# APMTH 207: Advanced Scientific Computing: 
## Stochastic Methods for Data Analysis, Inference and Optimization
## Homework #11
**Harvard University**<br>
**Spring 2017**<br>
**Instructors: Rahul Dave**<br>
**Due Date: ** Wednesday, April 26th 2017 at 11:59pm

**Instructions:**

- Upload your final answers as well as your iPython notebook containing all work to Canvas.

- Structure your notebook and your work to maximize readability.

## Problem 1: Homework #8 Revisited

Recall the context of Homework #8: 

A plant nursery in Cambridge is exprimentally cross-breeding two types of hibiscus flowers: blue and pink. The goal is to create an exotic flower whose petals are pink with a ring of blue on each. 

There are four types of child plant that can result from this cross-breeding: 

  - Type 1: blue petals
  - Type 2: pink petals 
  - Type 3: purple petals
  - Type 4: pink petals with a blue ring on each (the desired effect). 

Out of 197 initial cross-breedings, the nursery obtained the following distribution over the four types of child plants: 
$$Y = (y_1, y_2, y_3, y_4) = (125, 18, 20, 34)$$
where $y_i$ represents the number of child plants that are of type $i$.

They know that the probability of obtaining each type of child plant in any single breeding experiment is as follows:
$$ \frac{\theta+2}{4}, \frac{1-\theta}{4}, \frac{1-\theta}{4}, \frac{\theta}{4},$$
where $\theta$ is unknown.

Sensibly, the nursery chose to model the observed data using a multinomial model; *they also imposed a prior on $\theta$, $\rm{Beta}(a, b)$*.

Recall that to simplify sampling from their Bayesian model, the nursery augmented the data with a new variable $z$ such that:
$$z + (y_1 - z) = y_1.$$
That is, using $z$, they are breaking $y_1$, the number of type I child plants, into two subtypes.
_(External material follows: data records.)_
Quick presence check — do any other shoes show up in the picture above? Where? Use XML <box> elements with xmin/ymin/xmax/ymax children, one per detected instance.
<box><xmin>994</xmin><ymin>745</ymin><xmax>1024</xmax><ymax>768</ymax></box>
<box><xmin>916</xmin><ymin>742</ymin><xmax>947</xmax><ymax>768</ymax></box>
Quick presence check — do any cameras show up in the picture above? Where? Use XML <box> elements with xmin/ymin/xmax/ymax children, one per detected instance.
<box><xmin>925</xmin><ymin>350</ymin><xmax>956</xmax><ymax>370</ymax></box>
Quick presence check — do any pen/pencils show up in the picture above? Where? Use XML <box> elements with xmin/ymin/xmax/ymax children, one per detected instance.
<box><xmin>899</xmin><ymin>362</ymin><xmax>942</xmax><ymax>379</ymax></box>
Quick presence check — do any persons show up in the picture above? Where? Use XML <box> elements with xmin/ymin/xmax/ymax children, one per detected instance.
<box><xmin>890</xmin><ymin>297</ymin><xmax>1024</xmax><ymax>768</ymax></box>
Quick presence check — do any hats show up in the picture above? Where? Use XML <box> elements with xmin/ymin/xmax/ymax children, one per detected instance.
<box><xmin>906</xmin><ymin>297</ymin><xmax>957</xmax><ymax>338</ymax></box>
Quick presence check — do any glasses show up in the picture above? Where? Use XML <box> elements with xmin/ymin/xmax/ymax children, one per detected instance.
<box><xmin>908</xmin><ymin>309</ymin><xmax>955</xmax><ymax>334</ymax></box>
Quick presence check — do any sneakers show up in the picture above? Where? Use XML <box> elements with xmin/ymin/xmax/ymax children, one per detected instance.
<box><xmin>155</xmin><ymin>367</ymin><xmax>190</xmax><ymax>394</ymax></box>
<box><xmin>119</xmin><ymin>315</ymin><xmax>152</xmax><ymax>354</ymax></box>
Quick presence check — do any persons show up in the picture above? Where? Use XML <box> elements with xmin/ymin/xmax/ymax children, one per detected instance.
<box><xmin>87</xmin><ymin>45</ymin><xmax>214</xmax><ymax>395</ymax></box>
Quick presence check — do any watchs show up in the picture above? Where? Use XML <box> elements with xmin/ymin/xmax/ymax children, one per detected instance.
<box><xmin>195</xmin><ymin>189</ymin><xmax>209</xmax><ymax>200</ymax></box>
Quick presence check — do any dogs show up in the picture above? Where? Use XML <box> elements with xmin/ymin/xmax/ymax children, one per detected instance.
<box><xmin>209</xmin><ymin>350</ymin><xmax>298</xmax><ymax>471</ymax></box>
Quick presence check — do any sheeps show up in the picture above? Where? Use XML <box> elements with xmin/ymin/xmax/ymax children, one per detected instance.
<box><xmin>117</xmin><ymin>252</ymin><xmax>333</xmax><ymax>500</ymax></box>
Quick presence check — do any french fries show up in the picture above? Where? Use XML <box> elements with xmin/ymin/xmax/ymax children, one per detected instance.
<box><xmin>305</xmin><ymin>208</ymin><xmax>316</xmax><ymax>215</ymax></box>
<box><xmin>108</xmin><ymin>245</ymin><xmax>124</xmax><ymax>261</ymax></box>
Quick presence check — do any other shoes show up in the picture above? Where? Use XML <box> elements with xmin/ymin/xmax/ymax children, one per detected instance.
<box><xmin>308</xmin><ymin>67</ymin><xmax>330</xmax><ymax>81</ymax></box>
Let the probability of obtain the two subtype be $1/2$ and $\theta/4$, respectively.

In Homework 8, you implemented a Gibbs sampler for this Bayesian model to compute the posterior mean estimate of $\theta$. 

In this homework we will investigate ways to compute the Maximum Likelihood Estimate (MLE) of $\theta$.

***Note:*** Expectation Maximization can also be applied to compute the posterior mode (MAP) estimates. We are choosing not to do that in this homework so that you are not just repeating the task from Homework #8.

Parts A and B involve algebraic manipulations and no programming.

### Part A:
Treat the augmented model as a latent variable model. Write down an expression (up to unimportant constants - you must decide what unimportant means) for each of the following:

1. the observed data log likelihood
2. the complete data log likelihood

**Hint:** You should already have the above from Homework #8.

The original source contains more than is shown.